▶ [Document excerpt]:
## begin
Dateline” Cleveland, Ohio – 1955” A paper drive is underway and a trailer sits at the curb near East Clark Elementary School in Hough, a transitional neighborhood of Cleveland, Ohio. Neighbors are tying up bundles of newspapers to ‘donate’ to the paper drive and are placing them in the truck. A nine year old boy and his five year old brother are carting a bundle or two to add to the trailer. As the five year old slid the bundles to the front of the trailer to add to the stack, he sees a bundle of books and shows them to his brother. The nine year old loves books and learning. He and his brother take the stack of four books home to see what exciting knowledge might be revealed.

 

The books languished in a box or on a shelf for another half century; their significance, like unpolished gems, undiscovered.

 

  1. “The World and its Peoples Photographed and Described”, Rand McNally, 1910

  2. “The American Nations”, Wallace Atwood & Helen Thomas, Ginn, 1950

  3. “Building America”, Volume 1, National Education Association, 1941

  4. “Building America”, Volume 6, National Education Association, 1941

 

Rediscovered as they, like their young rescuers, reach retirement age or older, jewels of wisdom shine forth. There is no monetary value, no museum quality; no great wisdom imparted from these, primarily educational, tomes. Yet, in an almost metaphysical way, they show the almost futile struggle of our culture to move forward; forward to the almost same position they held a hundred, or fifty, years before.

 

Exhibit 1 – Just who are THOSE PEOPLE, anyway?

 

From Reference 4, page 26 and I quote!

 

“The idea that America has been a country of refuge is a myth. America once needed labor to develop our natural resources. The immigrant supplied it. America’s need became the immigrant’s opportunity to help himself. The time of need has passed, and opportunity exists no longer. Why then, should America take Europe’s unwanted people” The wanted ones are compelled by their own governments to remain at home”.

 

Oy veh ist mir! This Jingoist ultraconservative tripe (Sorry, that’s editorializing.) was published by The Department of Supervision and Curriculum Development of the National Education Association. [Wait. Those are the folks who teach our children. In this case, they taught us, or maybe your parents.]

 

Like the infomercials you watch on those sleepless nights: “Wait, there’s more.” Here are just a few highlights.
## end
▶ [Data supplied]:
## begin
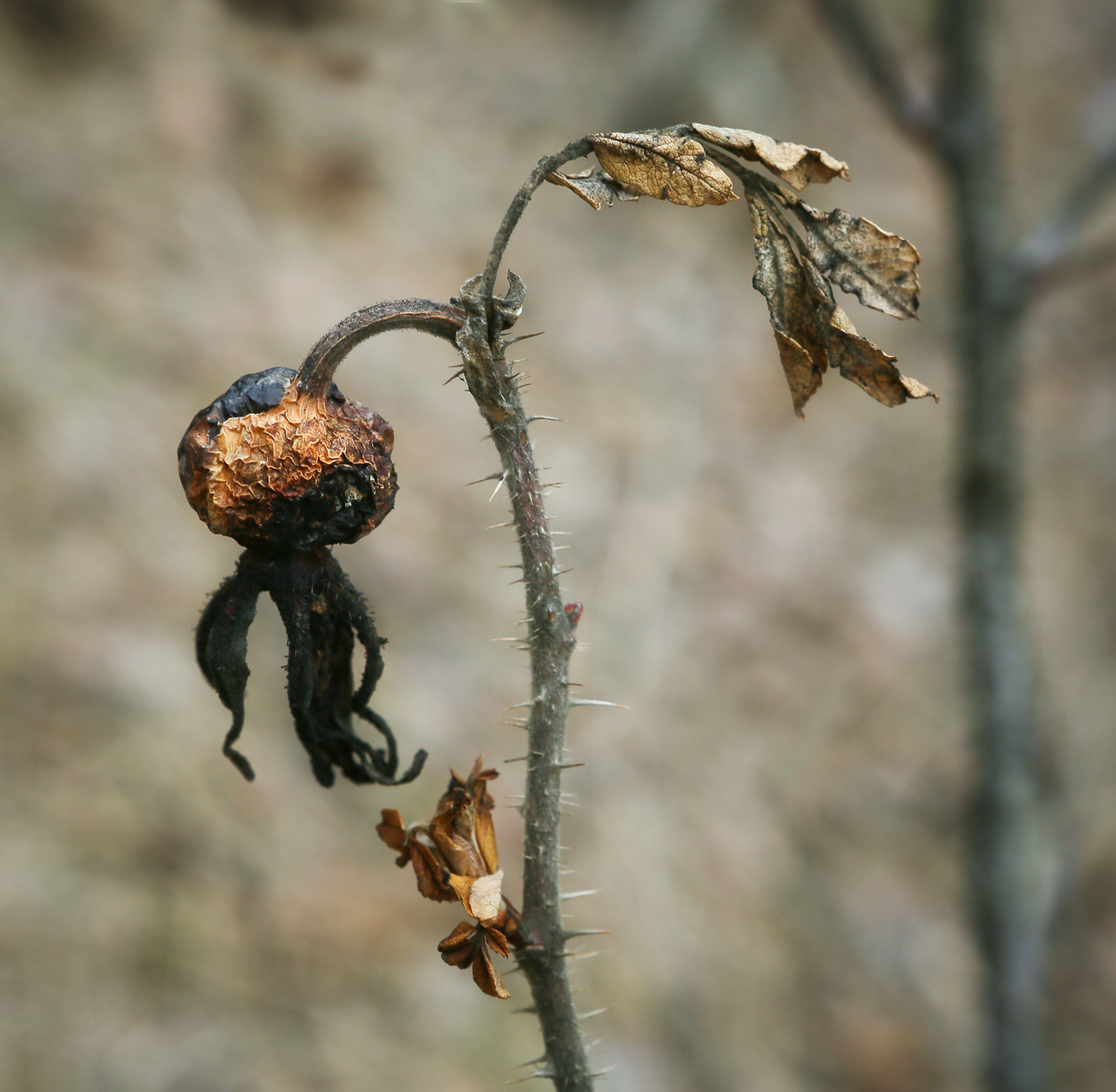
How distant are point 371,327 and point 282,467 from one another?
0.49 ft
## end
## begin
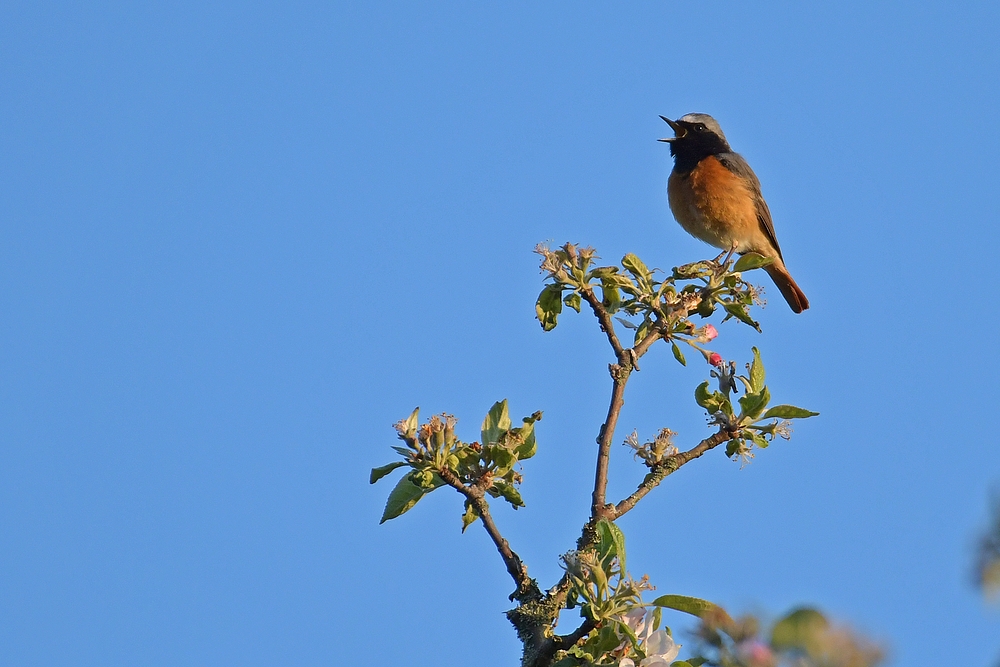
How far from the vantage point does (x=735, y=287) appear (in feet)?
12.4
## end
▶ [Problems to solve]:
- A) In the essay about the rescued schoolbooks, why does the passage quoted from Reference 4 argue that America should no longer accept immigrants? Answer in one to three sentences.
- B) Carry the essay about the rescued schoolbooks forward from its last sentence.

▶ [Answers by task]:
- A) The passage argues that America once needed labor to develop its natural resources, and immigrants supplied it. That need has passed, so the opportunity no longer exists. It adds that the wanted people are kept at home by their own governments, which leaves only Europe's unwanted people.

- B)
 

  • If comparatively few aliens now in this country are on relief, it may mean that they are getting the jobs Americans should have.

  • They would take too long to Americanize.

  • People without jobs do not contribute to our taxes, and we cannot bear the added burden of caring for a great flood of refugees now.

  • We should let Europe solve its problems while we work out our own.

 

When this stuff was published, the immigrant in question was German, Italian, French or Jewish fleeing the looming, or existing, cataclysm of World War. Today that immigrant is most likely, Mexican, Guatemalan, Honduran or one of a dozen other Hispanic countries. The target changes. The tripe remains. When will we realize that America … that’s the United States of America … is made up of waves upon waves of immigrants, each changing the face of the landscape in a slow erosion of the preceding landscape? The immigrant tides will continue inexorably washing upon our shores. The face of America will change again and again; in the future as it has in the past. We have no control over the American landscape of tomorrow; nor can we stem the tide. We should welcome it as we welcome spring floods that bring fresh top soil to the land.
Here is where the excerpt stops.